Chi ha detto che il giornalismo si fa solo sul posto o in redazione? Oggi al Festival di Perugia sono state presentate alcune storie di successo di giornalismo fatto in diretta davanti (e talvolta insieme) al pubblico in Francia, Olanda e Danimarca.
Live magazine – ha raccontato la fondatrice Florence Martin-Kessler – ha introdotto nel 2015 a Parigi (poi anche in altre città francesi e recentemente anche in Belgio) un format nato negli Stati Uniti. Raccontare in 100 minuti una dozzina di storie inedite in teatri da 200/700 posti, con un sottofondo musicale. Nonostante i molti consigli di lasciar perdere ricevuti, oggi l’azienda – che si finanzia con i biglietti e con le pubblicità, anch’esse dal vivo – è in attivo e in espansione. Le storie sono raccontate da giornalisti, da chi le ha vissute e qualche volta perfino da professori di storia.

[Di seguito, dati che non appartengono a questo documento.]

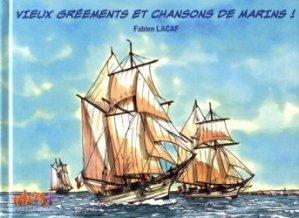 Vieux grééments et chansons de marins !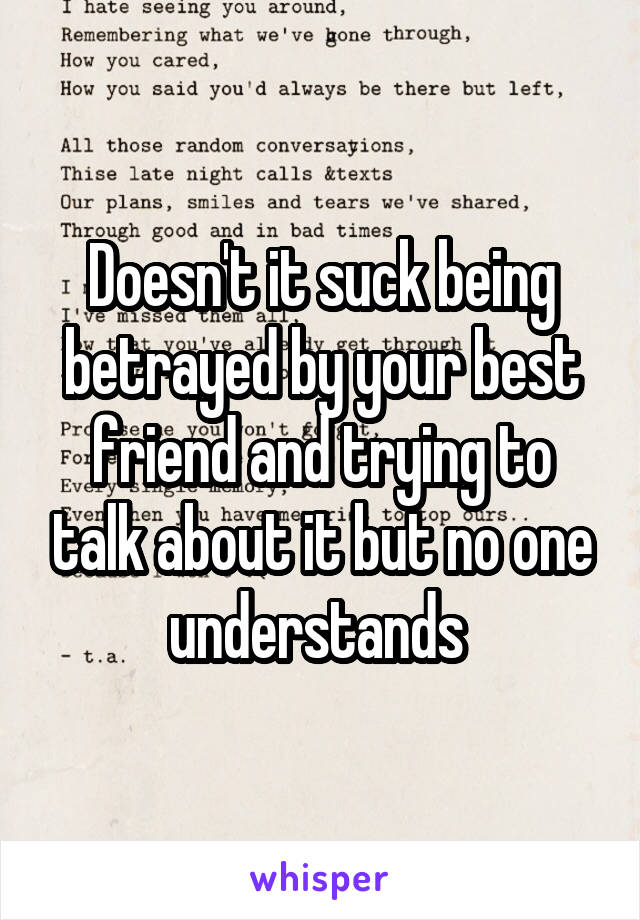 Doesn't it suck being betrayed by your best friend and trying to talk about it but no one understands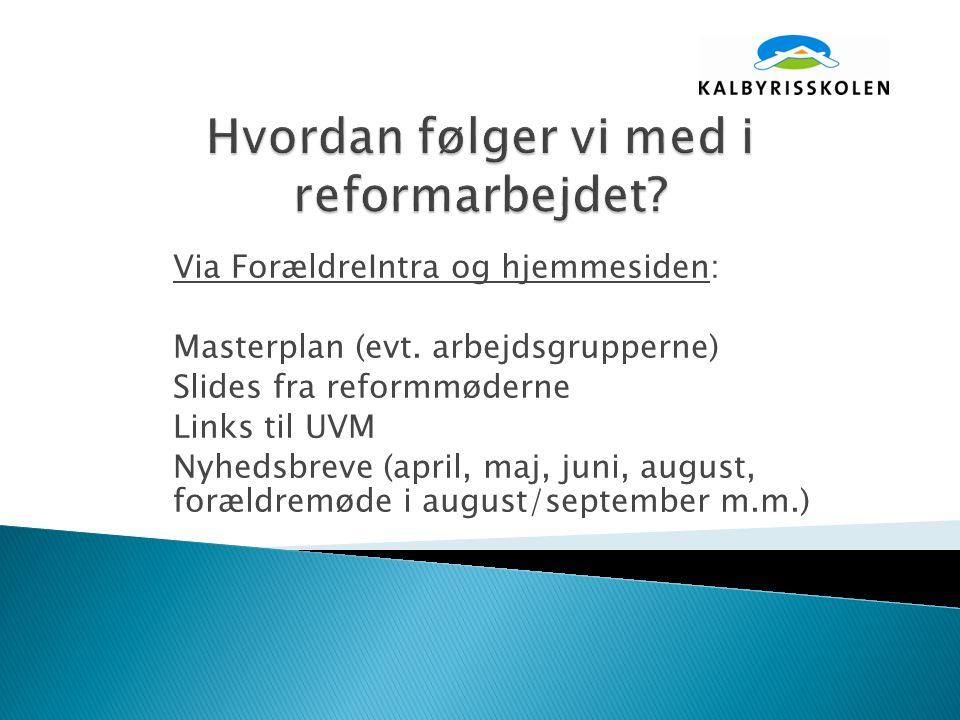 Via ForældreIntra og hjemmesiden: Masterplan (evt.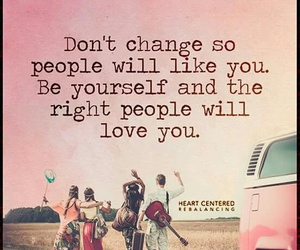 be yourself, friends, and love image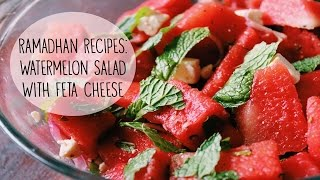 Ramadhan Recipes! Ep. 3 | Watermelon Salad With Feta Cheese | Rustyshoes92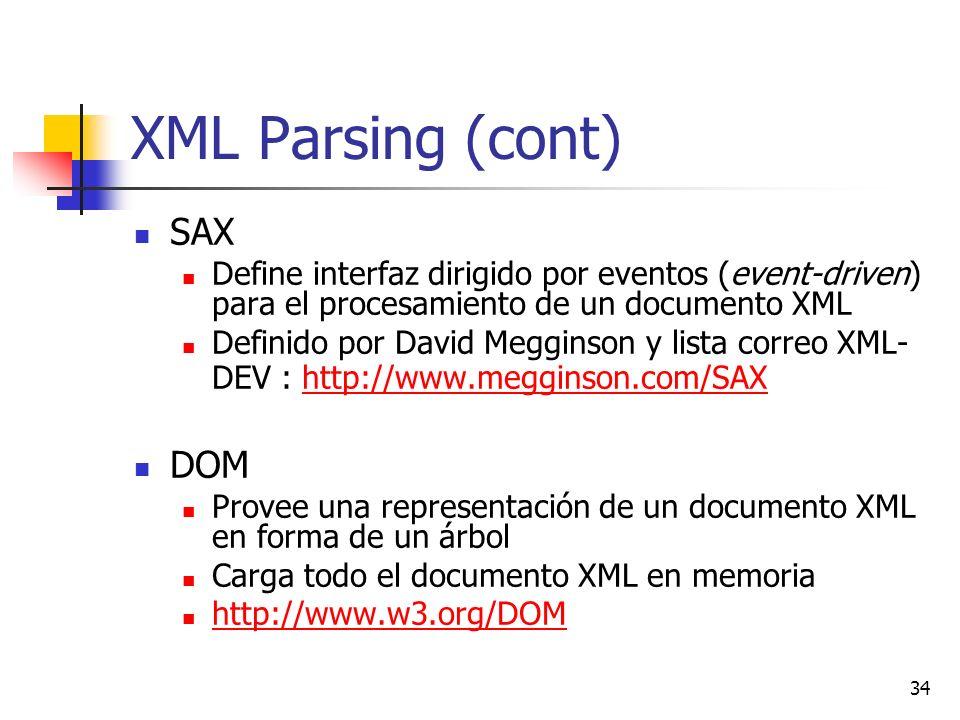 34 XML Parsing (cont) SAX Define interfaz dirigido por eventos (event-driven) para el procesamiento de un documento XML Definido por David Megginson y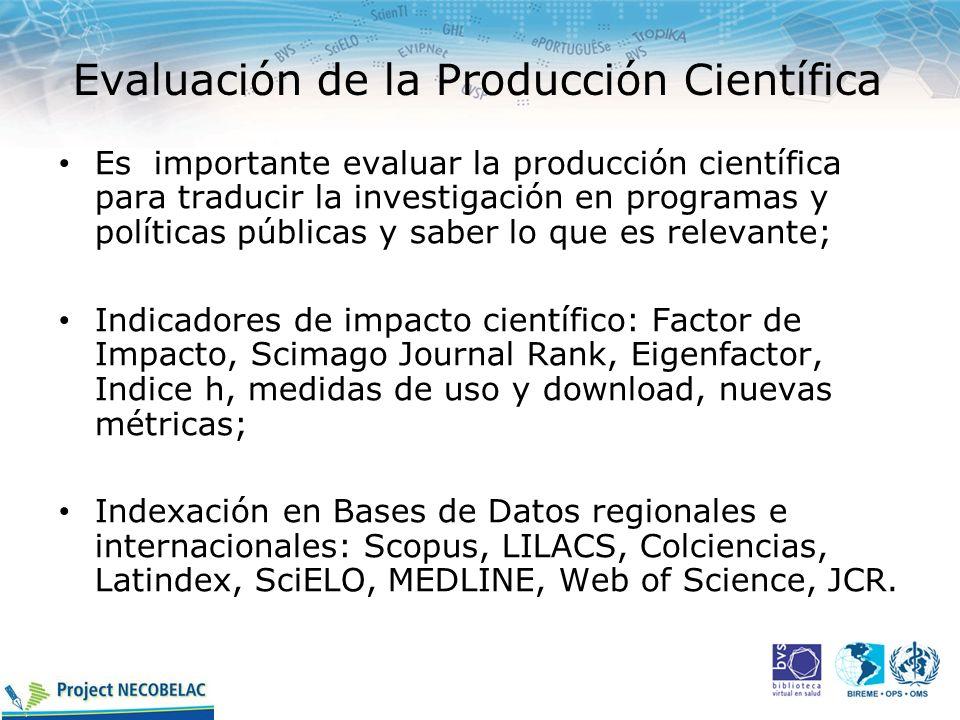 Evaluación de la Producción Científica Es importante evaluar la producción científica para traducir la investigación en programas y políticas públicas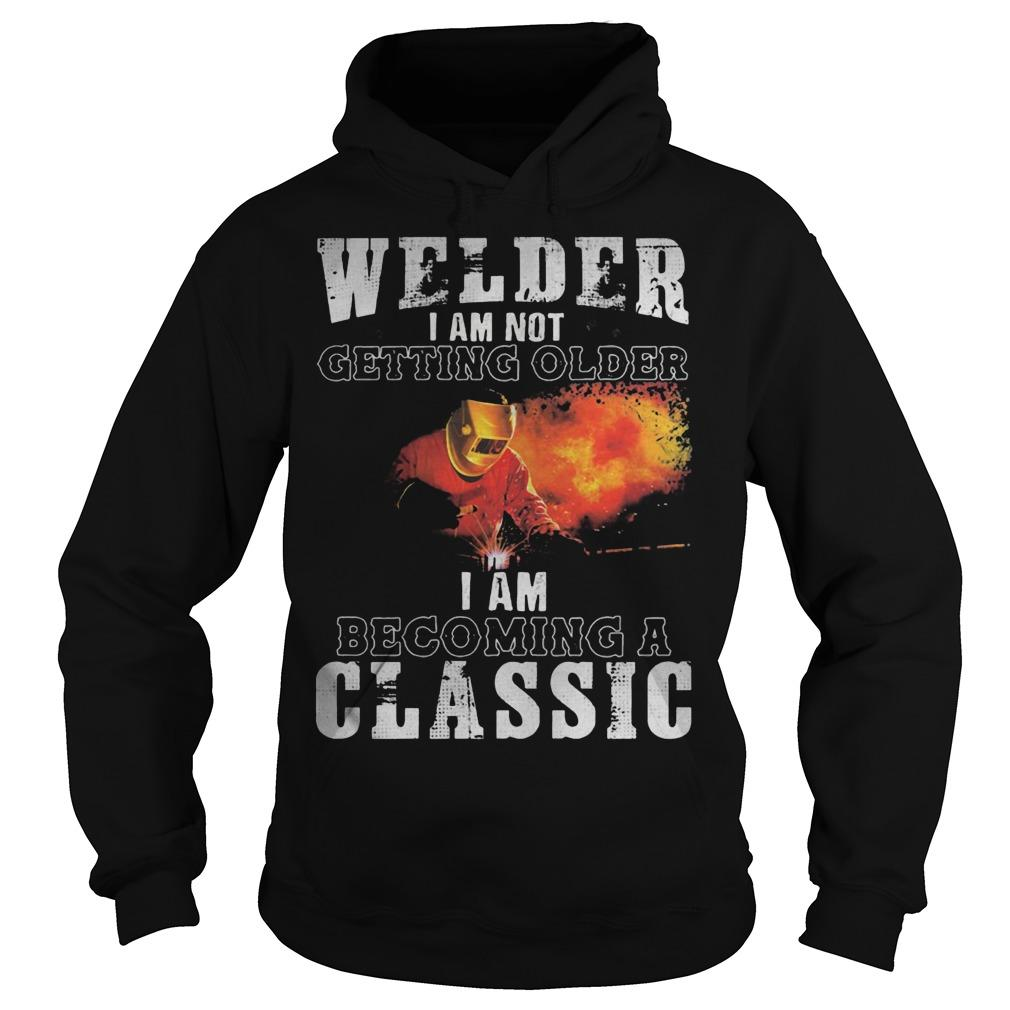 Welder I Am Not Getting Older I Am Becoming A Classic Hoodie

Molto simile il percorso dei danesi di Zetland (da cui è poi nato un esperimento “cugino” in Olanda), presentati dal cofondatore e amministratore delegato Jakob Moll. Partiti nel 2016 con lo scopo di fare giornalismo divertendosi, si sono fatti conoscere offrendo inizialmente serate gratuite molto partecipate, dove le storie sono raccontate accompagnandosi con musica dal vivo e può perfino capitare che un giornalista possa improvvisarsi direttore d’orchestra. Il loro video dimostrativo “Zetland live” si può trovare su Youtube.

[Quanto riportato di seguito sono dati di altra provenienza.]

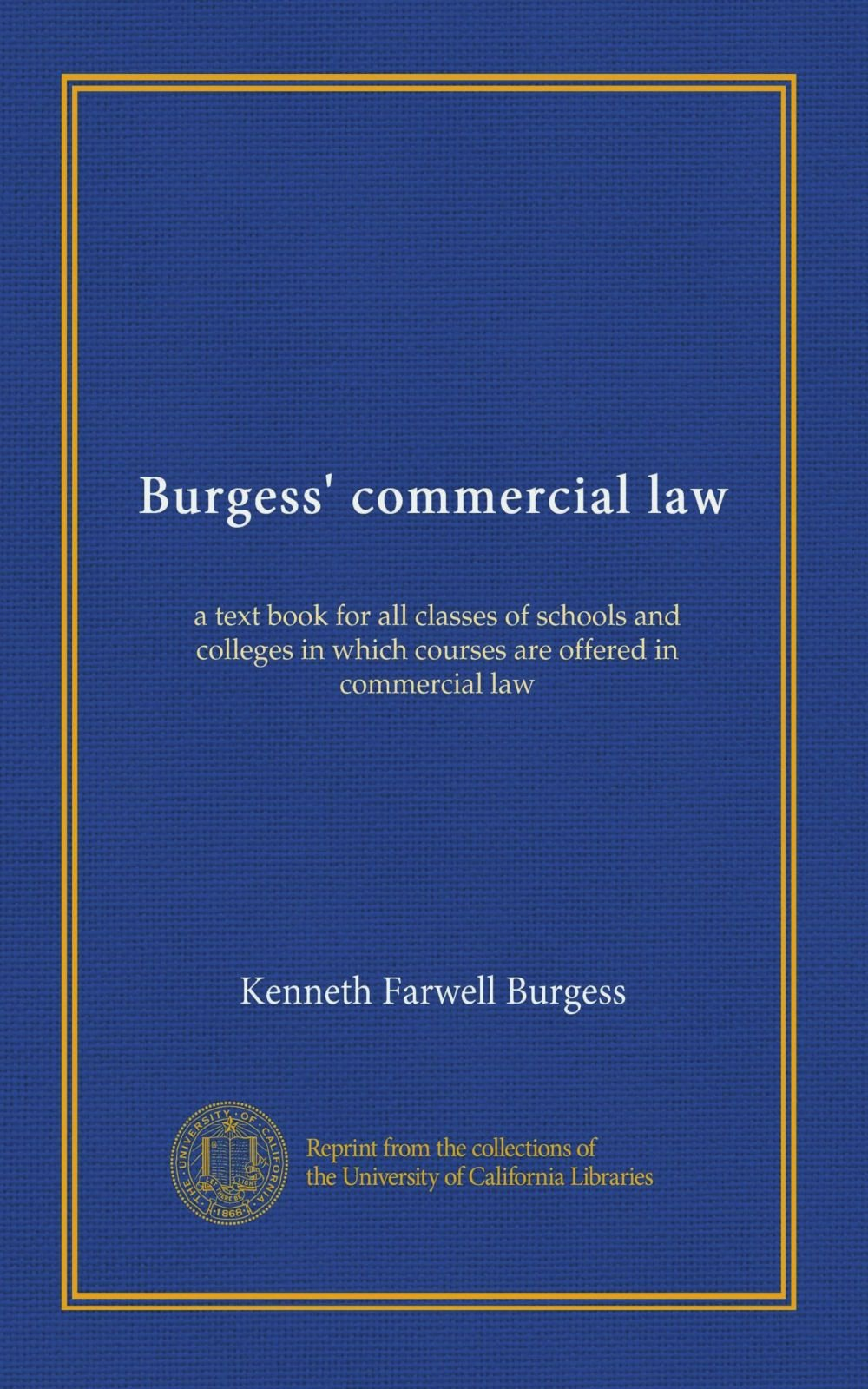 Read Online Burgess' commercial law: a text book for all classes of schools and colleges in which courses are offered in commercial law pdf epub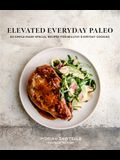 Elevated Everyday Paleo: 60 Simple-Made-Special Recipes for Healthy Weeknight Cooking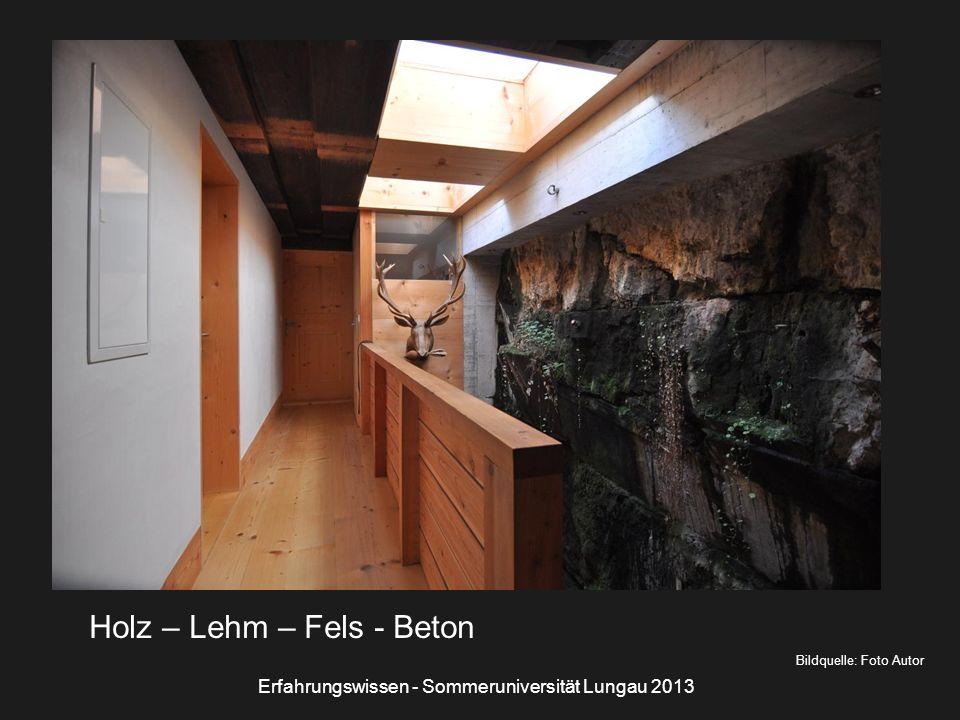 Bildquelle: Foto Autor Holz – Lehm – Fels - Beton Erfahrungswissen - Sommeruniversität Lungau 2013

In continua crescita anche l’olandese De Baile, la cui sede si trova ad Amsterdam in un ex tribunale abbandonato che solo una lunga occupazione ha salvato dall’abbattimento, destinandolo ad una funzione culturale. Per questo il 10% del suo bilancio è costituito da sovvenzioni della città e la redazione ha deciso di tenere molto bassi i prezzi dei biglietti per le performance – da 7,50 a 10 euro – autofinanziandosi in gran parte grazie al bar-ristorante, dove è possibile trovare molti giornali internazionali, «come nei vecchi caffè di Vienna». Propongono tre eventi dal vivo al giorno e puntano essenzialmente al pubblico dei 18enni: «una fase della vita – ha detto il direttore Yoeri Albrecht – in cui è essenziale venire a contatto con idee nuove».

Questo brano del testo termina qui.